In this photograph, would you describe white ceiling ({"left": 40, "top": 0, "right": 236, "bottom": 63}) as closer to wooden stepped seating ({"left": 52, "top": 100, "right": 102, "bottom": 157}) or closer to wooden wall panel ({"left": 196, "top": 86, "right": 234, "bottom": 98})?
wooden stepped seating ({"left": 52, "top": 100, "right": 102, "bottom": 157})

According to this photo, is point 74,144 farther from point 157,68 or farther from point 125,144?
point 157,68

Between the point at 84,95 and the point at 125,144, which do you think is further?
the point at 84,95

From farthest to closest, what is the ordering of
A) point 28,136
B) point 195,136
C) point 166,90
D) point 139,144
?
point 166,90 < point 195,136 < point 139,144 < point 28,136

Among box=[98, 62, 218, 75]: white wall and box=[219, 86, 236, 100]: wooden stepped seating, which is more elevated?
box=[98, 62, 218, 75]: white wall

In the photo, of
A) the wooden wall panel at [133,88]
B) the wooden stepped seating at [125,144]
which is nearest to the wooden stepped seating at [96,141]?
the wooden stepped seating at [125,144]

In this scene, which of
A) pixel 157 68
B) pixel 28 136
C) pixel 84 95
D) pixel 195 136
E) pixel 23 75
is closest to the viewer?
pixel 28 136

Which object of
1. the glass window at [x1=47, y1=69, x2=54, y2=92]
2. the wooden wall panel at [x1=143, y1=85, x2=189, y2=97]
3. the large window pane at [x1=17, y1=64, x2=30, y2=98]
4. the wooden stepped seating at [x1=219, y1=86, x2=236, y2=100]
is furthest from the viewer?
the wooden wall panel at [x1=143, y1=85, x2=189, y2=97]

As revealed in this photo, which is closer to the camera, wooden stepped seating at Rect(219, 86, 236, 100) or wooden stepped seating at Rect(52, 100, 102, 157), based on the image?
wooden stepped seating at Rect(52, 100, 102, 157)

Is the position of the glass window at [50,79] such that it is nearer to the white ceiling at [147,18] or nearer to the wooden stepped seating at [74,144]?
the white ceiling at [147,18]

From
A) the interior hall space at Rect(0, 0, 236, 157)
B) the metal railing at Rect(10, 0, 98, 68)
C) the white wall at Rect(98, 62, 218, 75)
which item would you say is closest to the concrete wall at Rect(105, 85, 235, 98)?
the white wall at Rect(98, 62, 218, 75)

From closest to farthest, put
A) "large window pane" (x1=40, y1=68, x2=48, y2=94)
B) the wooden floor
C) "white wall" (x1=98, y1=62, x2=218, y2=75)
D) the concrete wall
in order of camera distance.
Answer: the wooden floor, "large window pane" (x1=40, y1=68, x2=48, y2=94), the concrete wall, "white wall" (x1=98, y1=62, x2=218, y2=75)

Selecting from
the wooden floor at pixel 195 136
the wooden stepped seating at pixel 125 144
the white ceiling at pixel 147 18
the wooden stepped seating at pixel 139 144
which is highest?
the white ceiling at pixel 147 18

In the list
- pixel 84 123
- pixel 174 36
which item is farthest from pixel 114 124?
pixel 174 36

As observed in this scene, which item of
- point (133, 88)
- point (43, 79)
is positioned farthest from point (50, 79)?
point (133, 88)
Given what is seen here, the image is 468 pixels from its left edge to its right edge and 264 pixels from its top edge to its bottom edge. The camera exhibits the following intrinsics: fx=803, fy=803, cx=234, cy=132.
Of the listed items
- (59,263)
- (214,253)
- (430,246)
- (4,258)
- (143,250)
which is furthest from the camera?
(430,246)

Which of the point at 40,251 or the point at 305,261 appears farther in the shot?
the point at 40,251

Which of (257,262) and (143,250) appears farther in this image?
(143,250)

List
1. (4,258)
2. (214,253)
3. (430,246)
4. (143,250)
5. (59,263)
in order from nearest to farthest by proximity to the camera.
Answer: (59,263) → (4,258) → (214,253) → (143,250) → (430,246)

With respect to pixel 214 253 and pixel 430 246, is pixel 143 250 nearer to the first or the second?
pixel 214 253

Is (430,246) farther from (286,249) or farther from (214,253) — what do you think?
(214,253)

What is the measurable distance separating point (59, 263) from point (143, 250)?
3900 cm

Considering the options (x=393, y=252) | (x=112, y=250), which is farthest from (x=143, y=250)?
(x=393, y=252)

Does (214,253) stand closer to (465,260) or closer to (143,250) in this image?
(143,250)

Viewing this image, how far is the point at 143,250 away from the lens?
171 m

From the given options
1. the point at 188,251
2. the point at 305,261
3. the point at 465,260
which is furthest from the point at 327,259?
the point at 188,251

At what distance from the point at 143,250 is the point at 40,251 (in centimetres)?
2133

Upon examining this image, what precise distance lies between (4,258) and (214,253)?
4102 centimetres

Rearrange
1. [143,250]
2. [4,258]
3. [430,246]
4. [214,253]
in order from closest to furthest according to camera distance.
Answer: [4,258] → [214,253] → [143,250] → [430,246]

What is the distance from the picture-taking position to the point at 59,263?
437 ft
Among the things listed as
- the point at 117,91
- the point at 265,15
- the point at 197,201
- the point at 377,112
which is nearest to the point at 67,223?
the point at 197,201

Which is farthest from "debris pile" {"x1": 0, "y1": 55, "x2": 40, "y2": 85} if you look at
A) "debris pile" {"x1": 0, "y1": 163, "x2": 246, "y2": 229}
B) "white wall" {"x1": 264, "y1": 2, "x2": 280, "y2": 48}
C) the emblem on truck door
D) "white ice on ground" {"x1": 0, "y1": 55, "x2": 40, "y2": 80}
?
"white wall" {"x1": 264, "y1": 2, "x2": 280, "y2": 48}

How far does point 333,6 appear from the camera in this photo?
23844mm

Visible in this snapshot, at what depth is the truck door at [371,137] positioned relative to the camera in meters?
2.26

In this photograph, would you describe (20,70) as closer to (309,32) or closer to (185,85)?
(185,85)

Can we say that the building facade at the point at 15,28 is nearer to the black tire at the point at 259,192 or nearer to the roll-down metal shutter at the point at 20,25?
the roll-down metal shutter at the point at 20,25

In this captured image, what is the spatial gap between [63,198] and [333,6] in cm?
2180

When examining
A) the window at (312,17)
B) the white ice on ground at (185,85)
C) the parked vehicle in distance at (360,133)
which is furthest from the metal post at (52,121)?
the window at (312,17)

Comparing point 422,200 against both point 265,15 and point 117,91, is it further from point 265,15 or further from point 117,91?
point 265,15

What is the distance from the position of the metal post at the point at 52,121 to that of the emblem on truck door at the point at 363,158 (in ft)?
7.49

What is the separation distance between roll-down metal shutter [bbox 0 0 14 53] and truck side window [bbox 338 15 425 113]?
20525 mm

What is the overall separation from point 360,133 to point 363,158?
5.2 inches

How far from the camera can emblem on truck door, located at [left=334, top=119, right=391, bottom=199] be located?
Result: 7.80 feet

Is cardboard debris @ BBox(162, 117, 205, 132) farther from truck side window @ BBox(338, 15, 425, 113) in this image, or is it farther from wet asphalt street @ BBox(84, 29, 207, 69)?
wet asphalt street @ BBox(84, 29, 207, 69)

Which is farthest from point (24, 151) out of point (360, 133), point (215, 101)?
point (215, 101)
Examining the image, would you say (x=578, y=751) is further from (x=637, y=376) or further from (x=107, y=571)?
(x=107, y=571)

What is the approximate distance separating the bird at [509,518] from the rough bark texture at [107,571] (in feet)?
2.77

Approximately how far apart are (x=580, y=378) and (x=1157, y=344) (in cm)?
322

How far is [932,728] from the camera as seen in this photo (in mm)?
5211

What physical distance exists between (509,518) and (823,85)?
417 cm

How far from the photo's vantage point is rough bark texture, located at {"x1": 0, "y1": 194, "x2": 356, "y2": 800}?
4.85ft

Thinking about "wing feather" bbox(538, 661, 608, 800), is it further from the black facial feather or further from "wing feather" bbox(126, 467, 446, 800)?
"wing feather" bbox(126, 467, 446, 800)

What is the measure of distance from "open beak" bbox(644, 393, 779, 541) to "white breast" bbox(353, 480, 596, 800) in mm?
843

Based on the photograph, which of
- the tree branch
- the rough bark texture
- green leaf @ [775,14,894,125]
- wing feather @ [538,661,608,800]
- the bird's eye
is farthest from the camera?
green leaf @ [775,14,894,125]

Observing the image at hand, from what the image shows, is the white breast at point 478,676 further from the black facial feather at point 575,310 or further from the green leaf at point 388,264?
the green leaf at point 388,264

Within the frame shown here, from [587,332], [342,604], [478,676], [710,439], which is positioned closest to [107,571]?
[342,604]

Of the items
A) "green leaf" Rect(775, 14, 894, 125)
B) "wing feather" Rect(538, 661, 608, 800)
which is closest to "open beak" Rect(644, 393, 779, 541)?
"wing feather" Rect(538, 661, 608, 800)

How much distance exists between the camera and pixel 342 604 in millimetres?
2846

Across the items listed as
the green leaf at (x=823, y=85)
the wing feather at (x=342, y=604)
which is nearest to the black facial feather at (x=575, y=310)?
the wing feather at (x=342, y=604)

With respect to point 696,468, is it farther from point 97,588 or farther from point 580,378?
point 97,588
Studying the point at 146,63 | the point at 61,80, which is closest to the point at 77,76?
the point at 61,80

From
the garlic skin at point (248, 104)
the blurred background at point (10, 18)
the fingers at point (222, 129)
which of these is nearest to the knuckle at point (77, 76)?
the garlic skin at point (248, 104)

### SET TASK
Please arrange the rows in the stretch from the line containing "Studying the point" through the end of the rows as a two-column CSV with the headers row_text and answer, one line per row. Put each row's text and its answer in a single quoted field each, replacing line breaks with spaces.

### FINAL RESULT
row_text,answer
"Studying the point at 146,63 | the point at 61,80, which is closest to the point at 77,76?","the point at 61,80"
"From the garlic skin at point (248, 104) the blurred background at point (10, 18) the fingers at point (222, 129) which of these is nearest to the knuckle at point (77, 76)?","the garlic skin at point (248, 104)"